A Deep Introduction to JIT Compilers: JITs are not very Just-in-time

If you are familiar with how JITs generally work (if you get what the title is referring to), I recommend skimming this or going straight to reading How JIT Compilers are Implemented and Fast: Julia, Pypy, LuaJIT, Graal and More

Someone once told me that compilers are just string in and bytes out and are not at all low-level and scary. This is actually fairly true, and it's fun to learn about compiler internals and often useful for programmers everywhere!

This blog post gives background on how programming languages are implemented and how JITs work. It'll introduce the implementation details of the Julia language, though it won't talk about specific implementation details or optimizations made by more traditional JITs. Check out How JIT Compilers are Implemented and Fast: Julia, Pypy, LuaJIT, Graal and More to read about how meta-tracing is implemented, how Graal supports C extensions, the relationship of JITs with LLVM and more!

How Programming Languages are Implemented

When we run a program, it’s either interpreted or compiled in some way. The compiler/interpreter is sometimes referred to as the "implementation" of a language, and one language can have many implementations. You may have heard things like "Python is interpreted", but that really means the reference(standard/default) implementation of Python is an interpreter. Python is a language specification and CPython is the interpreter and implementation of Python.

An interpreter is a program that directly executes your code. Well-known interpreters are usually written in C. Ruby, Python and PHP are written in C. Below is a function that loosely models how interpreters work:

func interpret(code string) {
  if code == "print('Hello, World!')" {
    print("Hello, World");
  } else if code == “x = 0; x += 4; print(x)” {
    variable_x := 0
    variable_x += 4
    print(x)
  }
}

A compiler is a program that translates code from some language to another language, though it usually refers to a destination language that is a machine code. Examples of compiled languages are C, Go and Rust.

func compile(code string) {
  []byte compiled_code = get_machine_code(code);
  write_to_executable(compiled_code); // someone else will execute me later
}

The difference between a compiled and interpreted language is actually much more nuanced. C, Go and Rust are clearly compiled, as they output a machine code file - which can be understood natively by the computer. The compile and run steps are fully distinct.

However, compilers can translate to any target language (this is sometimes called transpiling). Java for example, has a two-step implementation. The first is compiling Java source to bytecode, which is an Intermediate Representation (IR).
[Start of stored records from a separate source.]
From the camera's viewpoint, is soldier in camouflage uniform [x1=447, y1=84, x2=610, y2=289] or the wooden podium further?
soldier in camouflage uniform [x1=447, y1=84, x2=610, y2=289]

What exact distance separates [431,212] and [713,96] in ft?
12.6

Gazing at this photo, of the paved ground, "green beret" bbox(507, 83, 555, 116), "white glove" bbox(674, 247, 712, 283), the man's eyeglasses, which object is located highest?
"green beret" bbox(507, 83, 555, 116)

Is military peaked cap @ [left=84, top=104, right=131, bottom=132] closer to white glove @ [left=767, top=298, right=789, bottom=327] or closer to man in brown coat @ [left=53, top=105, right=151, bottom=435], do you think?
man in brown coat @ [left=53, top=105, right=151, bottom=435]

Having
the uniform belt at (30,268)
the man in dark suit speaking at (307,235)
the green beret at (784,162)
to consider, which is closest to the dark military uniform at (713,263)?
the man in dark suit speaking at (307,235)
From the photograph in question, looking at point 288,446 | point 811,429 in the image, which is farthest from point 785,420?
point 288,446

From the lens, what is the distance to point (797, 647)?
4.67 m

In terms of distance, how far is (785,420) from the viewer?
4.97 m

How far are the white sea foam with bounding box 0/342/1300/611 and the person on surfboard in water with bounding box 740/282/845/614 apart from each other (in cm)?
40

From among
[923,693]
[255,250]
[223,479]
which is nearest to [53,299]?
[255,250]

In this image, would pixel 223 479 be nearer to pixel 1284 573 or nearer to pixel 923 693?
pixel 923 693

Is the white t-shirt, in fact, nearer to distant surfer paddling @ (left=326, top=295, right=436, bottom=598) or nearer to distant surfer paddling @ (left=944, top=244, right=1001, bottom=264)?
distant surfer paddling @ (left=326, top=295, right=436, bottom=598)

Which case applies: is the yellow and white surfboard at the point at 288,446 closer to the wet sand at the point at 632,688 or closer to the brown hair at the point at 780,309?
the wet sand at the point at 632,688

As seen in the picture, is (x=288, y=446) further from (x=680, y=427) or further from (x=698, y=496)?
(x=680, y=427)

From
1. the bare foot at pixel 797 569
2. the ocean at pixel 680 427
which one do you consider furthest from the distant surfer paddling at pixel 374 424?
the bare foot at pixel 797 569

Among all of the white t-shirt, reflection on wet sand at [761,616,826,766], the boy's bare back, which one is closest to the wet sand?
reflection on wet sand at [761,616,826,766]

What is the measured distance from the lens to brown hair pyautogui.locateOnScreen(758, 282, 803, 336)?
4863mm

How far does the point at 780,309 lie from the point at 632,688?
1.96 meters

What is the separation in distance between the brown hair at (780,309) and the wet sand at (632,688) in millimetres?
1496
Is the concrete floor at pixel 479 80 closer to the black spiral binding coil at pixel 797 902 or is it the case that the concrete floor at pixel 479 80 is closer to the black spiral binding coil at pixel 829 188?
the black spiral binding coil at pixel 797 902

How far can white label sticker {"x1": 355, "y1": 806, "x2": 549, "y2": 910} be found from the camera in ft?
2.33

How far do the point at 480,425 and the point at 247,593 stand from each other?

The bytecode is then JIT compiled - which involves interpretation.

Python and Ruby also execute in two steps. Despite being known as interpreted languages, their reference implementations actually compile the source down to a bytecode. You may have seen .pyc files (not anymore in Python3, they're better hidden) which contain Python bytecode!

The bytecode is then interpreted by a virtual machine. These interpreters use bytecode because programmers tend to care less about compile time, and creating a bytecode language allows the engineers to specify a bytecode language that is as efficient to interpret as possible.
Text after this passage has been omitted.